Can you extract each line in the entries below that contains the string "instances"?

[Saved data entries]
'''

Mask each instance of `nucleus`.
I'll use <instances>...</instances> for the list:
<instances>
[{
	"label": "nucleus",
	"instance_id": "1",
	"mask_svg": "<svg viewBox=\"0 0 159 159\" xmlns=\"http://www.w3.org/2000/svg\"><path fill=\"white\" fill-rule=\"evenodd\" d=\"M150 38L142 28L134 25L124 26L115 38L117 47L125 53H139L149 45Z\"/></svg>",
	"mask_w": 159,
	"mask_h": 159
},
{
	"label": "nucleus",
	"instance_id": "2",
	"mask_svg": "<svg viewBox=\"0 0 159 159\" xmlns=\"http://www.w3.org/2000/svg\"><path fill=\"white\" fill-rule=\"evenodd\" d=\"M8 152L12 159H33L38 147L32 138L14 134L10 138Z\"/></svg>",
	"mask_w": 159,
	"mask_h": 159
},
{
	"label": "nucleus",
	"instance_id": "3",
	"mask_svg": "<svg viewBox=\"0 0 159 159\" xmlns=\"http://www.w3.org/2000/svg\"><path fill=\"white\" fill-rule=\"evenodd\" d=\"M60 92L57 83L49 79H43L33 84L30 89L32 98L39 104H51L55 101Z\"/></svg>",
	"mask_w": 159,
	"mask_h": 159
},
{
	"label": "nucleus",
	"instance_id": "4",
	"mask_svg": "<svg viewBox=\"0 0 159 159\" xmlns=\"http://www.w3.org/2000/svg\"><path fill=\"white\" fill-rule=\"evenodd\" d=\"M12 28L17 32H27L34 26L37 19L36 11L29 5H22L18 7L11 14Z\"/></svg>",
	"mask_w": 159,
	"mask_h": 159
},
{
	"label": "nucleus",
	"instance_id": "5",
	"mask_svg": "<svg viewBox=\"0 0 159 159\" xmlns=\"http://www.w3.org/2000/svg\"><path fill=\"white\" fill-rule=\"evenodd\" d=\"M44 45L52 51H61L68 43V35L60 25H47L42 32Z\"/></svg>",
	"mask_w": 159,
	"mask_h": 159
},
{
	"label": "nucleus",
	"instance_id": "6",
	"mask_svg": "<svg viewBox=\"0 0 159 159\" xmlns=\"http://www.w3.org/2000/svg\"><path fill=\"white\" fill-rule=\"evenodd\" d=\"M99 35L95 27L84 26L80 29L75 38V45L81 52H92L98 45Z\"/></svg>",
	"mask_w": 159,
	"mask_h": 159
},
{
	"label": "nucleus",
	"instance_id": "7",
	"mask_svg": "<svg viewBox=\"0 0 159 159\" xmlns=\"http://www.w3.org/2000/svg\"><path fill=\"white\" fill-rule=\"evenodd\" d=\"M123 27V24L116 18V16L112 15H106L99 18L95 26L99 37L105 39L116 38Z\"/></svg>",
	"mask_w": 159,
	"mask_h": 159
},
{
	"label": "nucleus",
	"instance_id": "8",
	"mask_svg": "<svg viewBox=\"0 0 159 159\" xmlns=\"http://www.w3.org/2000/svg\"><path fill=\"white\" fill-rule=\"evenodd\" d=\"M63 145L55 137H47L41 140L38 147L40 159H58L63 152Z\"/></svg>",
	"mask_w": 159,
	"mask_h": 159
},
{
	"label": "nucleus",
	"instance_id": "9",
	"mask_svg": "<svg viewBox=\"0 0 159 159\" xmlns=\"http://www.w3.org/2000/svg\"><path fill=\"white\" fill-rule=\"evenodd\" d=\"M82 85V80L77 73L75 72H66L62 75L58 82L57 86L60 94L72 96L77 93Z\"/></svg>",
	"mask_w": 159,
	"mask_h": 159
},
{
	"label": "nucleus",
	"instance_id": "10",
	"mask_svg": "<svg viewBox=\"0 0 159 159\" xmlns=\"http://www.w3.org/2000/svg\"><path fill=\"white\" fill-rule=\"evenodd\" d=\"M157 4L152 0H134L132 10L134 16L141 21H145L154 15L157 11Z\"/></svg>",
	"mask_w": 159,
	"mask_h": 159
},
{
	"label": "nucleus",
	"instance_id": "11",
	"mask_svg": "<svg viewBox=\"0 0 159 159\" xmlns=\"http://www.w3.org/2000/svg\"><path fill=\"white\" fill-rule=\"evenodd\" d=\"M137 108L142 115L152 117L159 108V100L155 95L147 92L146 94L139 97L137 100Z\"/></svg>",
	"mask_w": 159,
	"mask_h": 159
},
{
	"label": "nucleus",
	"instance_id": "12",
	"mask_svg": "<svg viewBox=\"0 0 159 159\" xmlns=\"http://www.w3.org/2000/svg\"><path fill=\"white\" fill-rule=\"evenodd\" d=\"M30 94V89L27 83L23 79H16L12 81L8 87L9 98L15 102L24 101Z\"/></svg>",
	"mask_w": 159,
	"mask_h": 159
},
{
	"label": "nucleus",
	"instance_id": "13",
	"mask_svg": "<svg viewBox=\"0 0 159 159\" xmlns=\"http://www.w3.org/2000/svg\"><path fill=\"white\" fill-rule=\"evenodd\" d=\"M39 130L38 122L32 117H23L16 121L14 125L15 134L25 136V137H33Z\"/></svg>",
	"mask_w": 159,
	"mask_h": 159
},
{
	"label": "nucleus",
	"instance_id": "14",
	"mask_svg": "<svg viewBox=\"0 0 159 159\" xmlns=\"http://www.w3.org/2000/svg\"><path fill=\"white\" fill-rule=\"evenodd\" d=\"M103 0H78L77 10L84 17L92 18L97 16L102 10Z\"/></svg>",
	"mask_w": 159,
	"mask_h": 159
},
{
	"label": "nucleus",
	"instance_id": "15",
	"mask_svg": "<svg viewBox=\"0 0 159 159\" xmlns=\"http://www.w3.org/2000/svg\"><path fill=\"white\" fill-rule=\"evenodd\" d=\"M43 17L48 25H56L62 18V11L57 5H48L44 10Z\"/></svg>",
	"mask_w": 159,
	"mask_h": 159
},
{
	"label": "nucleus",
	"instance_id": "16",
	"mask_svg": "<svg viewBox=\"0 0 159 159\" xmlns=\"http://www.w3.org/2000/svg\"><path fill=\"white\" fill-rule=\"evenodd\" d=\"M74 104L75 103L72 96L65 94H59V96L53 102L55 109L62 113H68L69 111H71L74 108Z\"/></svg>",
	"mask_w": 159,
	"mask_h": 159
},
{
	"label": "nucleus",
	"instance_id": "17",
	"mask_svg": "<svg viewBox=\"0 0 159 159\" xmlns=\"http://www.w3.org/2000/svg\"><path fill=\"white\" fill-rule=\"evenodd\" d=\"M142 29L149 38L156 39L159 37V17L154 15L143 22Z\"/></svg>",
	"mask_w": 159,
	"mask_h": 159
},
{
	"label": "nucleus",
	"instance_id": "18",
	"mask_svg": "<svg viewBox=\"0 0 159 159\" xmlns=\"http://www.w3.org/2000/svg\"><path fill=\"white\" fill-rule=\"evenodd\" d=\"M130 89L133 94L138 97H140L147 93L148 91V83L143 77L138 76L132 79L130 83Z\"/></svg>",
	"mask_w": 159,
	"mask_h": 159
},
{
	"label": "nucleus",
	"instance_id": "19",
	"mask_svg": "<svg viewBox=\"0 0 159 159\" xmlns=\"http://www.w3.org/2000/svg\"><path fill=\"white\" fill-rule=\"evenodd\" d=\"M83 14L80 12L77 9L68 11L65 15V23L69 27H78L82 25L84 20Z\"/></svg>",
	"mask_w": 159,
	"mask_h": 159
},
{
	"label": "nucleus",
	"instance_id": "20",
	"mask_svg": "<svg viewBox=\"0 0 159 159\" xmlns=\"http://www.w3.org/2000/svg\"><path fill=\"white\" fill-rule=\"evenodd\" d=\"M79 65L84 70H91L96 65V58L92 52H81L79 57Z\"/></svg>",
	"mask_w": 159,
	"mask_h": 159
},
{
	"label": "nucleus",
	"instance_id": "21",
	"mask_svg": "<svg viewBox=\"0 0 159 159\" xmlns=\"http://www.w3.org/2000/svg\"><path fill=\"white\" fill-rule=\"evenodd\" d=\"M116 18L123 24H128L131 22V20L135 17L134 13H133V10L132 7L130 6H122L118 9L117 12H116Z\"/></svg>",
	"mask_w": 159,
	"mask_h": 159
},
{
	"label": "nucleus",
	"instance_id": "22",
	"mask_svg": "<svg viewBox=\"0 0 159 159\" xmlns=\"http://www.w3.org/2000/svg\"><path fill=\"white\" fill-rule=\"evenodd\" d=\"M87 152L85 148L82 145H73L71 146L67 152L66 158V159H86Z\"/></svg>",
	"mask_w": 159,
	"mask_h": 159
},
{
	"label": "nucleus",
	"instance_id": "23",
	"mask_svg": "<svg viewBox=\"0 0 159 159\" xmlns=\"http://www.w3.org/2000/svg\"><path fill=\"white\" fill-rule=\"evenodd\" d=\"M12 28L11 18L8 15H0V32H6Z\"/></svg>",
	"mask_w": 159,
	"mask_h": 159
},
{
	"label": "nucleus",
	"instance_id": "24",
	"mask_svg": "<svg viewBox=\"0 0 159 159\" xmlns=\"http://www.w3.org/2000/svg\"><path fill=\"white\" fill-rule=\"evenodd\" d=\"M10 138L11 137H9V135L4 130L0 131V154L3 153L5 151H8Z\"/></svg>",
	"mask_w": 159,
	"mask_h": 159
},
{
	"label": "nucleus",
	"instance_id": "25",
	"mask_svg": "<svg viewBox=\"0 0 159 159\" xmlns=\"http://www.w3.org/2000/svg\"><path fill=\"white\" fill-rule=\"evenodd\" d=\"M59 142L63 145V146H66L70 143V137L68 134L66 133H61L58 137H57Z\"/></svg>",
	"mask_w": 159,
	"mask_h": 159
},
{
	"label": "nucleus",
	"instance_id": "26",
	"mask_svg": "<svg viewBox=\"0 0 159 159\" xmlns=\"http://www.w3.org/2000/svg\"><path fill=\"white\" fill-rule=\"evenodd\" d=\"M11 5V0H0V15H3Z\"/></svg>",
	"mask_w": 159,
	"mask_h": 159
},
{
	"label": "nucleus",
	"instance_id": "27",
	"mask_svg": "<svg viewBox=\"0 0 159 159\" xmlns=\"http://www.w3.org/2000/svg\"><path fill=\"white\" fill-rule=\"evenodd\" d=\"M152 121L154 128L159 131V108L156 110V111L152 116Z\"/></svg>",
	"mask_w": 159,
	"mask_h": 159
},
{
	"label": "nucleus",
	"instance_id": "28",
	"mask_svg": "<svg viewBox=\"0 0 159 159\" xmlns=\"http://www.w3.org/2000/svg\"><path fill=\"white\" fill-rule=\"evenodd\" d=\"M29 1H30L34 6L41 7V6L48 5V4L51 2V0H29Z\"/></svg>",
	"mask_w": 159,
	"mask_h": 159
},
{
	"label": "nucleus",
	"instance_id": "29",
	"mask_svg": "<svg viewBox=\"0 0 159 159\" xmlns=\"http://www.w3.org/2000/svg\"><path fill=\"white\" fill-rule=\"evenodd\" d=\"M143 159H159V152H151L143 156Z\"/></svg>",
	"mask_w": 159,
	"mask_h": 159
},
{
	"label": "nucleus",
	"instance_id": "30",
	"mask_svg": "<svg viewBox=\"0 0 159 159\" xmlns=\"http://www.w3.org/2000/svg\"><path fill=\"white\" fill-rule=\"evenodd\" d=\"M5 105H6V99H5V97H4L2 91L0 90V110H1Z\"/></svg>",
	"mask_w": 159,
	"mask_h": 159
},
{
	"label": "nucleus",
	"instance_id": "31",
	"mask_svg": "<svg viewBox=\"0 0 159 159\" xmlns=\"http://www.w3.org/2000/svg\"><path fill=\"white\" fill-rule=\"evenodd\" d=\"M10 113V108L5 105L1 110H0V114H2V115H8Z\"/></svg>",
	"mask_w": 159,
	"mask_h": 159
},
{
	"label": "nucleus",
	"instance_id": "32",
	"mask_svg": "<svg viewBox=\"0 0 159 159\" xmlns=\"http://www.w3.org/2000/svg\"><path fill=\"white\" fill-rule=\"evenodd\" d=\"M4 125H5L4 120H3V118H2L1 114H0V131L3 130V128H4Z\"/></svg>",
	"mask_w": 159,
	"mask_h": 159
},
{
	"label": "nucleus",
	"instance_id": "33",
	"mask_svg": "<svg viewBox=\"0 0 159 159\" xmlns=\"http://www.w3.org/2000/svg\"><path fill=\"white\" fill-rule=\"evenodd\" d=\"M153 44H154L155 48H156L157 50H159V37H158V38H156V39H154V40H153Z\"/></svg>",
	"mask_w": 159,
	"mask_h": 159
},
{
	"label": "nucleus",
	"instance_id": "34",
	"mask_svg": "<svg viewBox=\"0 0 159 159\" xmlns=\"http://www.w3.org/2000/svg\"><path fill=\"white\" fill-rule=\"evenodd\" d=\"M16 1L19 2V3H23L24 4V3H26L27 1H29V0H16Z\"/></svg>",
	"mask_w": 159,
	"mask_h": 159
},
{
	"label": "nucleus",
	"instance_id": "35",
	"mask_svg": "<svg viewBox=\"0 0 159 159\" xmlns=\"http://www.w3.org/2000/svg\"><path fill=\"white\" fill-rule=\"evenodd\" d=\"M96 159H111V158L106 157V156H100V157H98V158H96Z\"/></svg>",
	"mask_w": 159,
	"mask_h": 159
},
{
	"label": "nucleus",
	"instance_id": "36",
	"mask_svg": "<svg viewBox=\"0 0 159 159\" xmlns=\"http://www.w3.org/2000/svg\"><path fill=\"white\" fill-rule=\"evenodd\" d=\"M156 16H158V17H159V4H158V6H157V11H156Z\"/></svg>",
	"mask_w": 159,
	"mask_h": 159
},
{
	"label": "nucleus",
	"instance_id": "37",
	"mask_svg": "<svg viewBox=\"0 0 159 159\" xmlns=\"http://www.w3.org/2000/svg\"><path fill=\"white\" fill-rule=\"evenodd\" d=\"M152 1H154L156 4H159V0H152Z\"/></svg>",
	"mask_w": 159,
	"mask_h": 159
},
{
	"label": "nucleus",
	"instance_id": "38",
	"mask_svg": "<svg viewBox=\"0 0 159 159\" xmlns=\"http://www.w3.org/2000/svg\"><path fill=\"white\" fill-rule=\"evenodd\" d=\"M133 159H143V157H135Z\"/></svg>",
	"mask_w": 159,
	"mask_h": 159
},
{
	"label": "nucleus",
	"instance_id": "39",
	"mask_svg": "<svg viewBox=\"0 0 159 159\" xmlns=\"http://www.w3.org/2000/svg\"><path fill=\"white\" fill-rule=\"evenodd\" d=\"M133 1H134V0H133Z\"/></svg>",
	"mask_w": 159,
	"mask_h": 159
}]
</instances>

'''

- [Answer for this exercise]:
I'll use <instances>...</instances> for the list:
<instances>
</instances>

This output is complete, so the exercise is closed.